### What to work on
Where the records appear below, transcribe them exactly, leaving none out.
======
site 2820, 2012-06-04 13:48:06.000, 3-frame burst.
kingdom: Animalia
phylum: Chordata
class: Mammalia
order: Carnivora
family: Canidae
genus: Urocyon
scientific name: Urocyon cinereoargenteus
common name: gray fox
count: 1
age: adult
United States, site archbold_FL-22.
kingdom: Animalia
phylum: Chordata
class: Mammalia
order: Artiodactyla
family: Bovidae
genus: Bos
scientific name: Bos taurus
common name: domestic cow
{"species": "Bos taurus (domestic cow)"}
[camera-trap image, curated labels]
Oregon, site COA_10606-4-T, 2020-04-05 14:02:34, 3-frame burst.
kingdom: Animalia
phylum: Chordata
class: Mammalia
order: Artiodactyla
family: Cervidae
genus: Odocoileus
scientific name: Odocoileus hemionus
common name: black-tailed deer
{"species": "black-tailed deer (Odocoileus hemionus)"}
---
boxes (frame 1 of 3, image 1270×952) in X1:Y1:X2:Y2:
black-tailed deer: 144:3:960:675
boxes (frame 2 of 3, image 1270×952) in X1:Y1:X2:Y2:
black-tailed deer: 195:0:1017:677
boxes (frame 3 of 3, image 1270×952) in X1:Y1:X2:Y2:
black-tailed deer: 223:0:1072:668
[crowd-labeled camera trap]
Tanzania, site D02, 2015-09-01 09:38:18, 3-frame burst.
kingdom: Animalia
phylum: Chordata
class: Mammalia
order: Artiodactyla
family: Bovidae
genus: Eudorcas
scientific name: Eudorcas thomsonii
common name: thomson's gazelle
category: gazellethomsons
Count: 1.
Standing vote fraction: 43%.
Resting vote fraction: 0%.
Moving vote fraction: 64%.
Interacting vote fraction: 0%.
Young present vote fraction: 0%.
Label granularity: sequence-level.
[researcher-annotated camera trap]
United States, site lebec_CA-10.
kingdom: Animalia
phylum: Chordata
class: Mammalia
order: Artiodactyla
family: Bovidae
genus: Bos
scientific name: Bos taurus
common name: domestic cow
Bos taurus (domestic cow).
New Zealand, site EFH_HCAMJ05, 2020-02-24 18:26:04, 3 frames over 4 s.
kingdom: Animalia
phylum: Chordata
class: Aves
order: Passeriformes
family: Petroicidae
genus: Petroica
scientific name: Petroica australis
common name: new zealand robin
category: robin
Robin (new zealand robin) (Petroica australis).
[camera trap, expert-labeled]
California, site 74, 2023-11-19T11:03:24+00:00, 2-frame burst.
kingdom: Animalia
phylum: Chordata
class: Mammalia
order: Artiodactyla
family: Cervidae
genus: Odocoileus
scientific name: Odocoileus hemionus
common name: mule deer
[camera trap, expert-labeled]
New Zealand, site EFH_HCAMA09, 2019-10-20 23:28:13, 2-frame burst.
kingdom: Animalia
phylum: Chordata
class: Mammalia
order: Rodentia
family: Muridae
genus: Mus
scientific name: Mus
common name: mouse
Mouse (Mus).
======
### Output of the task
site 2820, 2012-06-04 13:48:06.000, 3-frame burst.
kingdom: Animalia
phylum: Chordata
class: Mammalia
order: Carnivora
family: Canidae
genus: Urocyon
scientific name: Urocyon cinereoargenteus
common name: gray fox
count: 1
age: adult
United States, site archbold_FL-22.
kingdom: Animalia
phylum: Chordata
class: Mammalia
order: Artiodactyla
family: Bovidae
genus: Bos
scientific name: Bos taurus
common name: domestic cow
{"species": "Bos taurus (domestic cow)"}
[camera-trap image, curated labels]
Oregon, site COA_10606-4-T, 2020-04-05 14:02:34, 3-frame burst.
kingdom: Animalia
phylum: Chordata
class: Mammalia
order: Artiodactyla
family: Cervidae
genus: Odocoileus
scientific name: Odocoileus hemionus
common name: black-tailed deer
{"species": "black-tailed deer (Odocoileus hemionus)"}
---
boxes (frame 1 of 3, image 1270×952) in X1:Y1:X2:Y2:
black-tailed deer: 144:3:960:675
boxes (frame 2 of 3, image 1270×952) in X1:Y1:X2:Y2:
black-tailed deer: 195:0:1017:677
boxes (frame 3 of 3, image 1270×952) in X1:Y1:X2:Y2:
black-tailed deer: 223:0:1072:668
[crowd-labeled camera trap]
Tanzania, site D02, 2015-09-01 09:38:18, 3-frame burst.
kingdom: Animalia
phylum: Chordata
class: Mammalia
order: Artiodactyla
family: Bovidae
genus: Eudorcas
scientific name: Eudorcas thomsonii
common name: thomson's gazelle
category: gazellethomsons
Count: 1.
Standing vote fraction: 43%.
Resting vote fraction: 0%.
Moving vote fraction: 64%.
Interacting vote fraction: 0%.
Young present vote fraction: 0%.
Label granularity: sequence-level.
[researcher-annotated camera trap]
United States, site lebec_CA-10.
kingdom: Animalia
phylum: Chordata
class: Mammalia
order: Artiodactyla
family: Bovidae
genus: Bos
scientific name: Bos taurus
common name: domestic cow
Bos taurus (domestic cow).
New Zealand, site EFH_HCAMJ05, 2020-02-24 18:26:04, 3 frames over 4 s.
kingdom: Animalia
phylum: Chordata
class: Aves
order: Passeriformes
family: Petroicidae
genus: Petroica
scientific name: Petroica australis
common name: new zealand robin
category: robin
Robin (new zealand robin) (Petroica australis).
[camera trap, expert-labeled]
California, site 74, 2023-11-19T11:03:24+00:00, 2-frame burst.
kingdom: Animalia
phylum: Chordata
class: Mammalia
order: Artiodactyla
family: Cervidae
genus: Odocoileus
scientific name: Odocoileus hemionus
common name: mule deer
[camera trap, expert-labeled]
New Zealand, site EFH_HCAMA09, 2019-10-20 23:28:13, 2-frame burst.
kingdom: Animalia
phylum: Chordata
class: Mammalia
order: Rodentia
family: Muridae
genus: Mus
scientific name: Mus
common name: mouse
Mouse (Mus).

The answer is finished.